Brano.
++++++++

Il Consiglio di Stato ha ritenuto che lo smarrimento del titolo edilizio comporta un onere a carico di tutte e due le parti, entrambe tenute alla conservazione di un documento fondamentale (sia per il privato proprietario del bene interessato dalla trasformazione, sia per il Comune titolare del potere di vigilanza edilizia) cosicché nessuna delle due parti può beneficiare di carenze imputabili anche a sé.
Ai fini della causa, diventa dirimente l’assenza del contrasto con la pianificazione vigente all’epoca della realizzazione – sia che la stessa risalga al 1967 oppure al 2006 o 2007, atteso che quella invocata dal Comune è stata approvata nel 2008 – in assenza della necessaria specifica previsione di destinazione al pubblico transito.
Nella valutazione della fattispecie, rispetto alle mere conclusioni contenute nell’ordinanza impugnata, ha avuto maggior peso probante gli elementi peritali contenuti nella relazione presentata al TAR, in particolar modo alla situazione planimetrica.
Infatti lo stato dei luoghi risulta rappresentato con diversa documentazione fotografica e peritale prodotta dal cittadino: in essa è stata evidenziata l’esigenza sottesa alle opere in contestazione, necessarie al fine di raccordare la strada pubblica e l’accesso all’immobile legittimamente realizzato. Come dire, è stato dato valore alla situazione di fatto assieme a tutti gli elementi probanti presentati.
Come secondo motivo fondante a favore del cittadino, rientra la corretta qualificazione edilizia delle opere contestate in quelle di minore rilevanza: infatti, in assenza di vincoli, i manufatti oggetto di contestazione rientrano tra i volumi non considerati normalmente rilevanti per l’attività edilizia, come appunto la rampa di accesso ad un immobile esistente (vedi anche Consiglio di Stato n. 7584/2021).

++++++++

Dati forniti.

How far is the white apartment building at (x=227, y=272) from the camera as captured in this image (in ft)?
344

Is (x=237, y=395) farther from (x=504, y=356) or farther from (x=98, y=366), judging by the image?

++++++++

Da svolgere.
A) Rispondi in breve a queste domande sul brano.
(i) Su quali due parti ricade l'onere legato allo smarrimento del titolo edilizio?
(ii) In che anno è stata approvata la pianificazione invocata dal Comune?
(iii) Quale pronuncia del Consiglio di Stato viene richiamata a proposito della rampa di accesso?
B) Riporta dal brano, parola per parola, il tratto che va da "Ai fini della" fino a "alla situazione planimetrica." compreso.
C) Elenca tutti gli organi ed enti pubblici nominati nel brano.

Risposte.
A)
(i) Sul privato proprietario del bene e sul Comune.
(ii) Nel 2008.
(iii) La n. 7584/2021.

B)
Ai fini della causa, diventa dirimente l’assenza del contrasto con la pianificazione vigente all’epoca della realizzazione – sia che la stessa risalga al 1967 oppure al 2006 o 2007, atteso che quella invocata dal Comune è stata approvata nel 2008 – in assenza della necessaria specifica previsione di destinazione al pubblico transito.
Nella valutazione della fattispecie, rispetto alle mere conclusioni contenute nell’ordinanza impugnata, ha avuto maggior peso probante gli elementi peritali contenuti nella relazione presentata al TAR, in particolar modo alla situazione planimetrica.

C) Consiglio di Stato; Comune; TAR